Meeting great expectations; behaviour, emotion, and trust

A Jabra study at the London School of Economics’ Behavioural Lab on the impact of technology on people in modern meetings

There must be a better way to meet

How much is the technology we’re using impacting our behaviour in meetings and our ability to collaborate effectively?


In May 2023, Microsoft revealed that people are in 3x more meetings and calls per week at work, than they were in February 2020 – a 192% increase.1 The average worker spends about 25% of their day in Teams meetings. Given that there are over 572 million knowledge workers globally2, we’re collectively spending billions of hours in online meetings each week. And yet, many of those meetings are taking place in conditions that are far from conducive to collaboration or productivity.


Inefficient meetings are the leading barrier to productivity, according to Microsoft. At the same time, having too many meetings was ranked as the third biggest productivity disruptor.3 Earlier this year, in our Jabra Hybrid Ways of Working 2023 Global Report, we found that how people were seen and heard, as well as how well they could see and hear their colleagues in remote meetings was impacting team trust, creativity and innovation.


Although we’re collectively spending a significant portion of our time in online meetings and there are many calls for a return to office, most meeting rooms still don’t have the right equipment. All of this led us to wonder, how much is the technology we’re using impacting our behaviour in meetings and our ability to collaborate effectively?

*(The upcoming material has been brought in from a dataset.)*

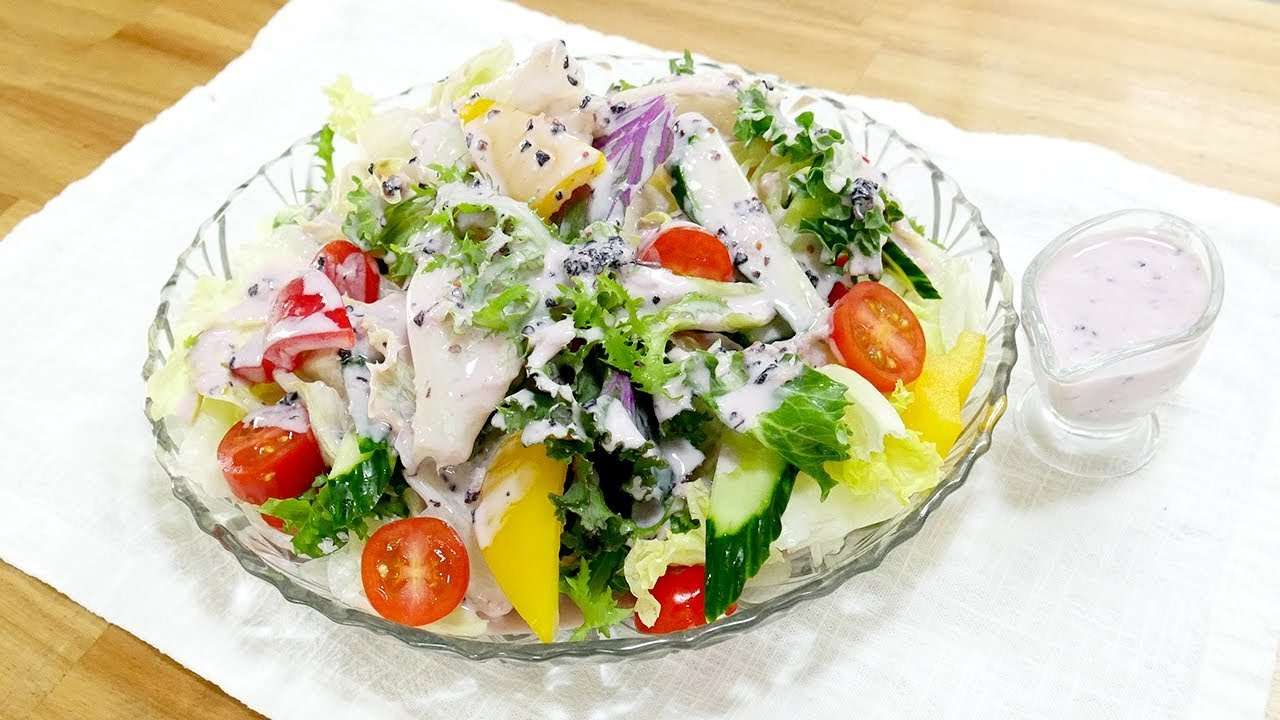 Yput Youtube: 야채 샐러드 ( A Vegetable Salad )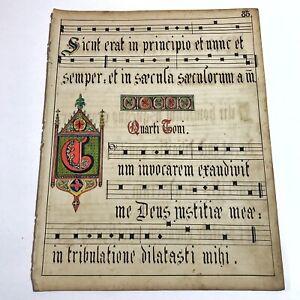Hand Illuminated Latin Music Sheet - Circa 1600-1700's - German Scriptorium - C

Answering that question has taken over a year of work by Jabra at the London School of Economics’ Behavioural Lab, to try and understand the biopsychological impacts of the technology we use in our day-to-day work, and how it impacts our relationships, wellbeing, trust, emotions, and engagement in meetings. This first-of-its-kind behavioural research, in collaboration with the LSE, sheds new light on the subject, and offers some guidance on a better way to meet in a hybrid world.

The research at a glance

How much is the technology we’re using impacting our behaviour in meetings and our ability to collaborate effectively?


The research was conducted based on an eight-person hybrid virtual meeting group. With four of the participants sat together in the situational context of an in-room group, which was complimented by an additional four remote participants. The research utilizes a mixed format design centering around two key independent variables, situational context (remote or in-room) and the quality of the audio-visual experience (high quality using Jabra equipment, low quality using generic or competitor equipment).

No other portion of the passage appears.